The request ::
Extend the patent text on flex circuit interconnects for magnetic recording heads, continuing directly after its final sentence.

Page text ::
Dynamic magnetic information storage or retrieval – Head mounting – Disk record
Reexamination Certificate
2002-11-21
2004-05-04
Chen, Tianjie (Department: 2652)
Dynamic magnetic information storage or retrieval
Head mounting
Disk record
Reexamination Certificate
active
06731467
ABSTRACT:
FIELD OF THE INVENTION
The present invention relates to flex circuits for connecting magnetic heads to read and write circuits of a magnetic recording device. More particularly, the present invention relates to a trace interconnect array manifesting controlled inductance, capacitance and high frequency resistance in order to provide increased bandwidth and a process for making the array have the desired electrical characteristics by selective etching of conductive traces and adjacent dielectric materials.
BACKGROUND OF THE INVENTION
Contemporary mass storage devices such as magnetic hard disk drives present a data transducer in a confronting relationship with a relatively moving data storage medium. Magnetic flux transitions are written to, or read from the medium. Disk drives typically include a rotating rigid storage disk having at least one major surface carrying a deposition or coating of magnetic material. A head positioner, commonly referred to as an actuator, positions the data transducer at selected radial storage track locations of the disk. In-line rotary voice coil actuators are presently preferred because of their simplicity and high performance characteristics, due in substantial part to intrinsic mechanical rigidity and a characteristic of being mass balanced about an axis of rotation relative to a drive base. A closed-loop servo system within the disk drive controls a voice coil motor of the actuator in order to position the transducer head at each desired disk radial location during track following operations and to move the transducer among radial locations during track seeking operations.
The read/write transducer head of a magnetic hard disk drive is typically a dual element design and is selectively deposited by thin film deposition upon a ceramic slider having a portion defining an air bearing surface for supporting the transducer at a very small distance away from the disk surface upon an air bearing present during disk rotation. One element of the transducer is typically a thin-film inductive write element. The other element of the transducer is typically a magnetoresistive (MR) sensor. A flux transition field of a recorded data pattern proximate to the MR sensor causes a miniscule change in electrical resistance of the sensor. Change of resistance in the presence of a constant current flowing through the sensor results in a minute voltage change, on the order of 3-5 millivolts, and this voltage change, representing a data pattern, is amplified by a preamplifier. Since the sensed signal (read signal) is so small, care must be taken to reduce extraneous noise pickup along a circuit between the read sensor and the preamplifier.

Entries supplied ::
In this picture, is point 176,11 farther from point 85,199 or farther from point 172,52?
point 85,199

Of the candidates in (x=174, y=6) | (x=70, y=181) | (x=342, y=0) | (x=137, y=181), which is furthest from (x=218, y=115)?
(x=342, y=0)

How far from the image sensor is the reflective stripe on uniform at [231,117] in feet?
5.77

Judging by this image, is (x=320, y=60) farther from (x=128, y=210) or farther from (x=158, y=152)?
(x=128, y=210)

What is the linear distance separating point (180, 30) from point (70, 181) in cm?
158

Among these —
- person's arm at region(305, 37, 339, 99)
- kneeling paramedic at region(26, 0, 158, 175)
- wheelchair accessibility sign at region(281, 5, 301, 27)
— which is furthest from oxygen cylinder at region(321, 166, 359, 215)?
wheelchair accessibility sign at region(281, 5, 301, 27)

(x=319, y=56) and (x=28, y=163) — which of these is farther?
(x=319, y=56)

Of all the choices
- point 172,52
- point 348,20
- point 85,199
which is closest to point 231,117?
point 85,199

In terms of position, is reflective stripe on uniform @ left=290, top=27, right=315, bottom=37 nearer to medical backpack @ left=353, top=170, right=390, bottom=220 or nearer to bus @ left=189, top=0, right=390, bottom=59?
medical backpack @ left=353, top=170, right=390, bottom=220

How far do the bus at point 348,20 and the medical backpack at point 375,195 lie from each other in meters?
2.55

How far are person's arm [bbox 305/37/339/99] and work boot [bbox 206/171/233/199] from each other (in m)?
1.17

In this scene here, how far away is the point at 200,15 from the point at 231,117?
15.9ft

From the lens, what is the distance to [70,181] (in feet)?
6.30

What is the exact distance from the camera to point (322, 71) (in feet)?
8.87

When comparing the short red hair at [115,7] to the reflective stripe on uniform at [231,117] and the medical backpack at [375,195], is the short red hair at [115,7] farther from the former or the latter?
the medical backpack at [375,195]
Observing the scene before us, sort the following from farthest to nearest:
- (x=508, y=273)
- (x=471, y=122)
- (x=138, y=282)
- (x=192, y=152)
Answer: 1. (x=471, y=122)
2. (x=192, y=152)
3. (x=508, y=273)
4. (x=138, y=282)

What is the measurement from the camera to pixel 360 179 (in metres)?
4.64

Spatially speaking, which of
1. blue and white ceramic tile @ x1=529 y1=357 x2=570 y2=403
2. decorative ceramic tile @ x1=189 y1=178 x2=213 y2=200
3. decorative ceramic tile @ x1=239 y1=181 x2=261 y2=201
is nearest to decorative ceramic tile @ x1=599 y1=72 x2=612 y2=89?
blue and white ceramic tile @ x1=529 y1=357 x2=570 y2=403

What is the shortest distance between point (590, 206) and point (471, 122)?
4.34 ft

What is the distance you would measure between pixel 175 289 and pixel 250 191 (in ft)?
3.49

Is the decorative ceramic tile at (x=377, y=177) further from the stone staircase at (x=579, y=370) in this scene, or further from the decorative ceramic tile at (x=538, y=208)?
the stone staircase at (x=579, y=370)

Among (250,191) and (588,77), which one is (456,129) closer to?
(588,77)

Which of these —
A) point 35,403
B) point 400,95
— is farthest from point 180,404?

Result ::
A head suspension extending from the actuator includes a load beam and a gimbal or flexure. The load beam includes a spring portion which applies a desired preload force to the slider which biases the slider toward the disk surface. This preload or bias force is overcome by airflow resulting from disk rotation and the formation of the desired air bearing between the slider and the adjacent disk surface. The gimbal enables the slider to follow the contour of the disk in order to maintain constant a very small spacing, on the order of one half to several microinches, between the transducer and the storage surface.
In the past, very small diameter twisted solid copper wires have typically been used to connect head elements at the slider to other signal carrying and signal processing elements of the disk drive located on or adjacent to the actuator structure. The two-conductor twisted pair service loop is inherently self-shielding from external noise sources such as electromagnetic interference (EMI) and radio frequency interference (RFI) by virtue of the fact that the conductors are twisted around each other. Coaxial transmission line cables are also inherently self-shielding, but the center conductor is electrically unbalanced with respect to the outer cylindrical shield conductor. Two-conductor balanced coaxial transmission lines avoid this drawback but are typically too bulky and cumbersome to be used to connect to the write/read elements of the very small sliders in present use in hard disk drives. One drawback of wires and cables is that they can apply an unwanted bias force to the slider supporting structure. Another drawback of discrete wires is that their electrical characteristics are not precisely controllable.
To reduce unwanted drawbacks of discrete wire conductors and cables, head suspensions having integrated trace arrays have recently been adopted in disk drive designs. These designs have typically included a stainless steel flexure upon which conductor structures have been formed by selective deposition/removal of dielectric material and conductor material. As formed the trace conductors of a service loop extend longitudinally from the transducer element to an interconnect or a preamplifier/write driver circuit. One example of a preferred method for manufacturing a magnetic head suspension with integrated trace array wiring is described in U.S. Pat. No. 5,666,717 to Matsumoto et al., entitled: “Method for Manufacturing a Magnetic Head Suspension”, the disclosure thereof being incorporated herein by reference.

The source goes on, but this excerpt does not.